I will generally shy away from the consecrated Catholic hermits in this blog. My exposure to and understanding of Catholicism is so limited that it hardly seems fair to mention even one. But Catholic mystic Thomas Merton [1915-1968] wrote so eloquently about silence and solitude that he belongs on my list.
Merton’s poems, essays and autobiography have a unique appeal to many people of all faiths. The desire, devotion and discipline to join a religious order and dedicate one’s life to God is totally alien to most of us (including me). But Merton beautifully describes what it means to be “called.” He makes the resultant choices seem perfectly understandable.
Maybe one of the reasons Merton so effectively communicates his spiritual path (aside from his education in English literature) is he was drawn to Catholicism (and chose his vocation) as an adult after a tumultuous, very secular, sometimes controversial early life. (He was described by Cambridge classmates as a “womanizer.”) I always appreciate a spiritual teacher who has real experience with the pleasures and difficulties of being fully human – some time spent out there flailing around with the rest of us. No self-righteous, judgmentalism from Thomas Merton.
Merton was a a peace activist during the Vietnam war and he was devoted to inter-faith understanding and commonalities. He drew the consternation of some Catholic higher-ups over both activities.
Merton would not have defined me as a hermit at all, but rather an individualist or recluse. He reserved the term hermit to true eremitics – those whose solitary lifestyle is singularly focused on prayer and an understanding of God. I believe his definition of hermit was inclusive of religious hermits of all faiths, however, not just Catholics.
There are so many sites devoted to Merton and his writings I won’t detail his life further. I’m just going to add a few Merton quotes of which I am particularly fond:
“The beginning of love is to let those we love be perfectly themselves, and not to twist them to fit our own image. Otherwise we love only the reflection of ourselves we find in them.”
“Art enables us to find ourselves and lose ourselves at the same time.”
“Every moment and every event of every man’s life on earth plants something in his soul.”
“Happiness is not a matter of intensity but of balance, order, rhythm and harmony.”
“In the last analysis, the individual person is responsible for living his own life and for “finding himself.” If he persists in shifting his responsibility to somebody else, he fails to find out the meaning of his own existence.”

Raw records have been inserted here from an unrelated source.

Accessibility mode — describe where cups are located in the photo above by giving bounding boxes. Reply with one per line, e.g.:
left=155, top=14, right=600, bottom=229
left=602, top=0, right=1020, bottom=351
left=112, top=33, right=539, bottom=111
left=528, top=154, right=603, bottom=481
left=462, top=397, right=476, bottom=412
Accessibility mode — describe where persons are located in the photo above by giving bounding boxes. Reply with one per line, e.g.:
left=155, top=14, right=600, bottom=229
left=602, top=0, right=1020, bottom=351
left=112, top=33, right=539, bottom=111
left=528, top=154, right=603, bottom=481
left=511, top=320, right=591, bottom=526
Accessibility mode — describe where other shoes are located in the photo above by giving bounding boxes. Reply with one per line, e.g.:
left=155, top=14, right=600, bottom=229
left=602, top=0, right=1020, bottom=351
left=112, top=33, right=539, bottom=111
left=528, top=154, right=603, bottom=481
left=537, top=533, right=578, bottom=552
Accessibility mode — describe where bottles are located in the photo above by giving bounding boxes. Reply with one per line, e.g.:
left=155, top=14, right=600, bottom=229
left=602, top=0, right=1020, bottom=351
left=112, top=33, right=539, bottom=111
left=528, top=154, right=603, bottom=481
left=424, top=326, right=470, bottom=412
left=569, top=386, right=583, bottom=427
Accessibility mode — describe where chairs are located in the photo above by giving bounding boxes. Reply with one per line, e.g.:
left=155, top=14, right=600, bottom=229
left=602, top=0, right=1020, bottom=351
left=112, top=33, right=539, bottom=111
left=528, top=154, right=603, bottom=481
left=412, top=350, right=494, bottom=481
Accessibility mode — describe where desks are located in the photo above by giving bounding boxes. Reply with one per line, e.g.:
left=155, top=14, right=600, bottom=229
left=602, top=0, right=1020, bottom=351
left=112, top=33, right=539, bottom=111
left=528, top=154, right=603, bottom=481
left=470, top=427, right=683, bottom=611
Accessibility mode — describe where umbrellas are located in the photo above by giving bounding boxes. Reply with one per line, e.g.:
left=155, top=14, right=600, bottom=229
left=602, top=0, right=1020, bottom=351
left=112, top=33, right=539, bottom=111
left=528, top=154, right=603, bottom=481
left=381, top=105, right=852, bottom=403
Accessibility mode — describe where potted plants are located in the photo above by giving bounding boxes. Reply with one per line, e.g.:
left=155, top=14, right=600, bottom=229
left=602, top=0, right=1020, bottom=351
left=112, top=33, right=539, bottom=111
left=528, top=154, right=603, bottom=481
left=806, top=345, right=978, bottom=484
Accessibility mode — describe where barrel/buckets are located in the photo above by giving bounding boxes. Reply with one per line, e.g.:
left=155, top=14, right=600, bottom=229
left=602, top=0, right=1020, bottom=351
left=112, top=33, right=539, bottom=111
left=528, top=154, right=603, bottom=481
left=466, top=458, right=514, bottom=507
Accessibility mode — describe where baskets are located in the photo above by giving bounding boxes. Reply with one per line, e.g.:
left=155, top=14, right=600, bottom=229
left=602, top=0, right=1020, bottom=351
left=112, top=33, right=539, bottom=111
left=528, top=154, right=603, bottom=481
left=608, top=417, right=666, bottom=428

“Peace demands the most heroic labor and the most difficult sacrifice. It demands greater heroism than war. It demands greater fidelity to the truth and a much more perfect purity of conscience.”
“If you want to study the social and political history of modern nations, study hell.”
“Solitude is not something you must hope for in the future. Rather, it is a deepening of the present, and unless you look for it in the present you will never find it.”
“The whole idea of compassion is based on a keen awareness of the interdependence of all these living beings, which are all part of one another, and all involved in one another.”










Thanks for the post!
Thomas Merton was and still is a great contemplative. If you haven’t read Thich Nhat Hanh, please do. It is surprising for some to find so many overlapping ideas in the writings of a Buddhist and a Catholic. These two men were friends to say the least.
Peace.
I really like Thomas Merton’s writings. I am Catholic but didn’t get to know about his work until five years ago and I was hooked. I do believe a lot of people can relate to him and his way of trying to live a spiritual life on this earth. Thanks for the post, great quotes by the way.
Hey Trish–
I’m a hermit myself (alone in the hills of southwest Oregon trying to paint pictures for about fifteen years now); hence my interest in the subject and in your blog. Spectacular photos you’ve got there. What a paradise you live in! It seems to me that being a hermit is a little like being in love or being a drunk–the definitions are quite subjective. But two people you might want to consider are the “outsider” artist Henry Darger, and the very mainstream Georgia O’Keefe (a genuine desert-dweller, and a woman to boot!)